Bagian 9

15.2K 1.1K 90
                                    

Author POV

Sadewa kini tengah berkutat dengan komputernya. Ada beberapa pekerjaan yang mesti dia selesaikan hari ini dan dia harap bisa selesai tepat waktu agar dirinya bisa langsung pulang ke apartemen untuk bersama Karina.

Semua permasalahan ini membuat dia pusing bukan main, tidak menyangka bahwa semuanya akan serumit ini. Namun jika Sadewa memikirkannya kembali, dia memang pria yang egois. Bukan hanya kepada Hera atau Karina, dia pun egois kepada Alya. Gadis kecilnya tidak tahu apa-apa dan mungkin nanti dia akan bertanya-tanya kenapa keluarganya seperti ini.
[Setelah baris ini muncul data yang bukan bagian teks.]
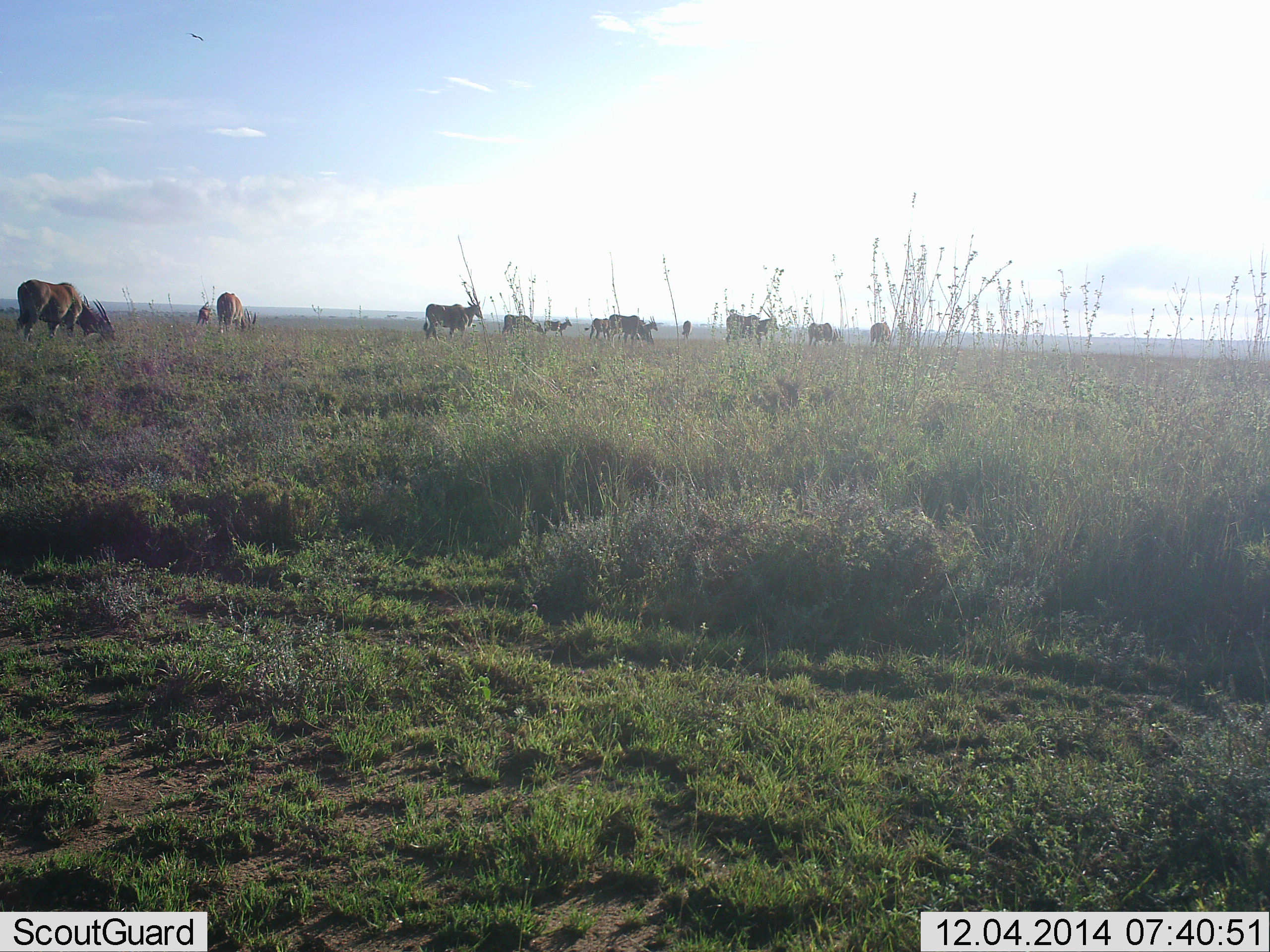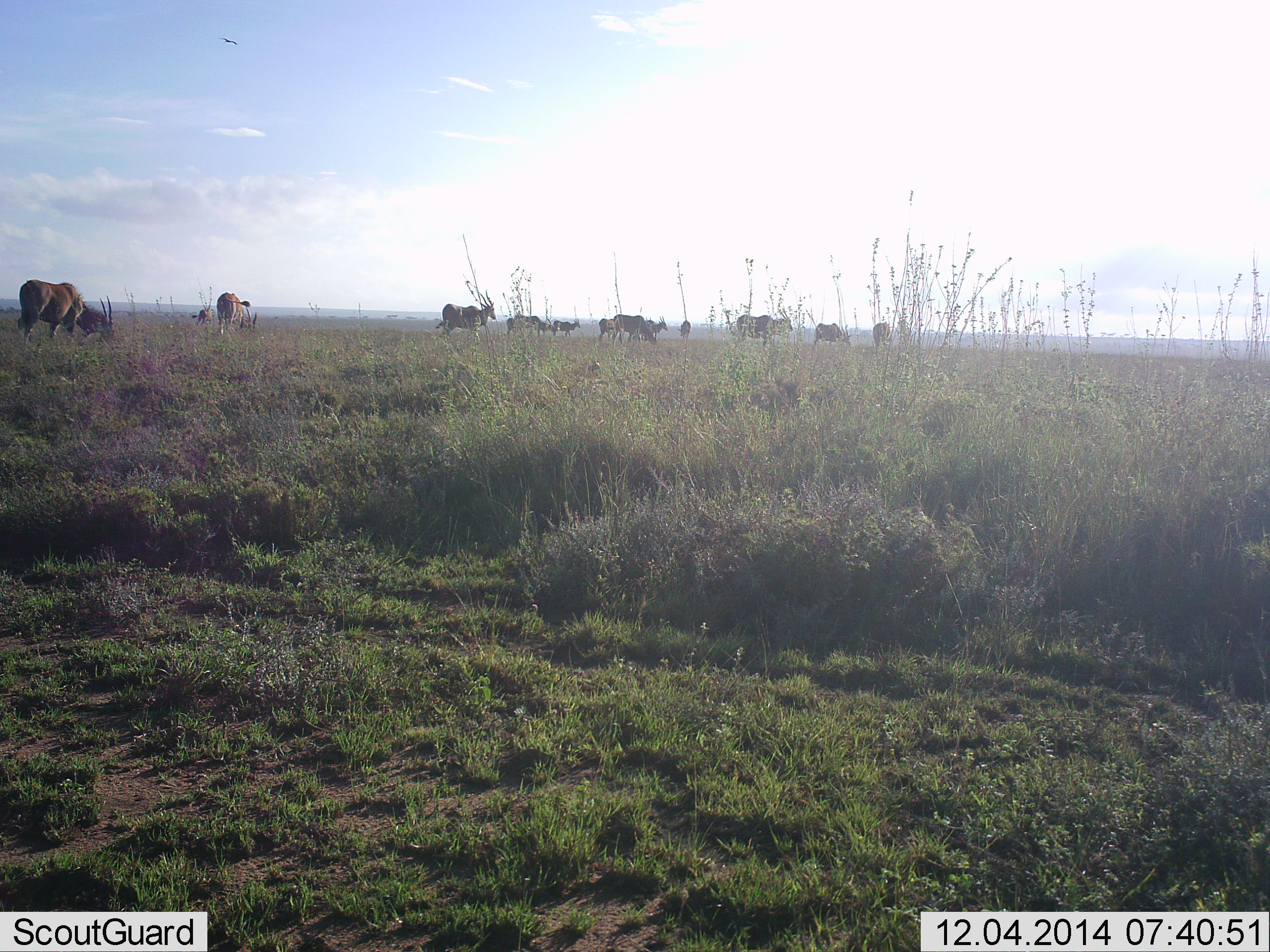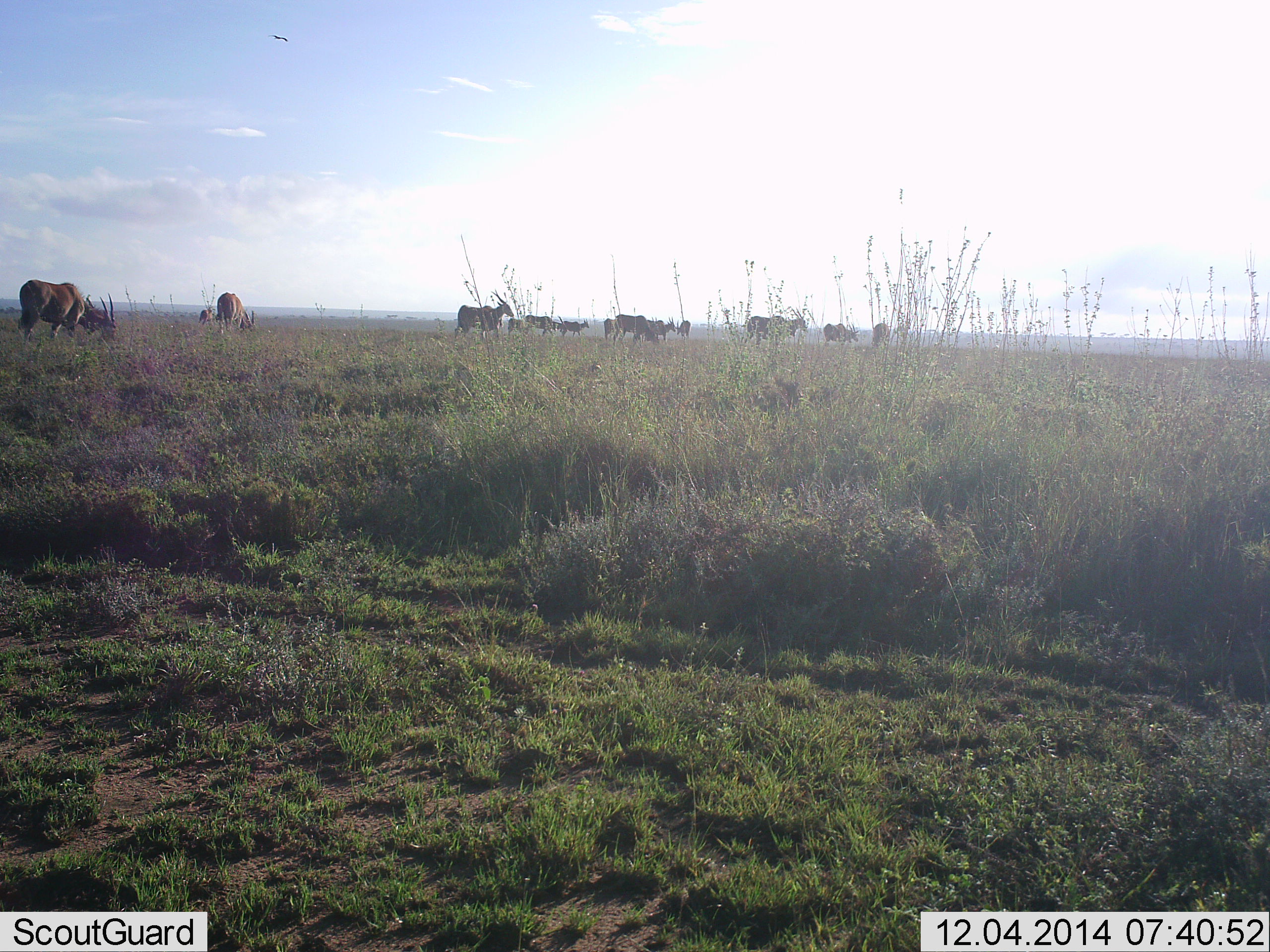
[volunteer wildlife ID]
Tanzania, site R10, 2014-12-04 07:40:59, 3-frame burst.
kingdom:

Sadewa memejamkan matanya, berharap apa yang sedang terjadi hanyalah mimpi siang bolong.

Ceklek!

"Sadewa."

Pria itu lekas membuka matanya begitu mendengar suara akrab di telinganya. Dia seketika berdiri, menghampiri pria paruh baya yang datang ke ruang kerjanya.

"Papa? Kok gak ngabarin Sadewa kalo mau ke sini?"
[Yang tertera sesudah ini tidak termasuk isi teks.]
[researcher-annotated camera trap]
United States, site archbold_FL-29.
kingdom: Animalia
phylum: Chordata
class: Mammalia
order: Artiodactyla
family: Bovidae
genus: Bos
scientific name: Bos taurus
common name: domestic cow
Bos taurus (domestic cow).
"Loh? Emangnya papa gak boleh nemuin anak sendiri?" tanyanya balik dan sedikit membuat Sadewa meringis. Bukan begitu, Sadewa hanya tidak ingin terlihat sangat frustasi di hadapan orang tuanya.

"Ya bolehlah, pa. Maksudnya, kalo papa ngabarin ya Dewa bisa siap-siap."

Andres Wiratama mengernyitkan keningnya, putranya memang bertingkah aneh belakangan ini. "Ya udah, papa ke sini emang mau jenguk kamu, nak."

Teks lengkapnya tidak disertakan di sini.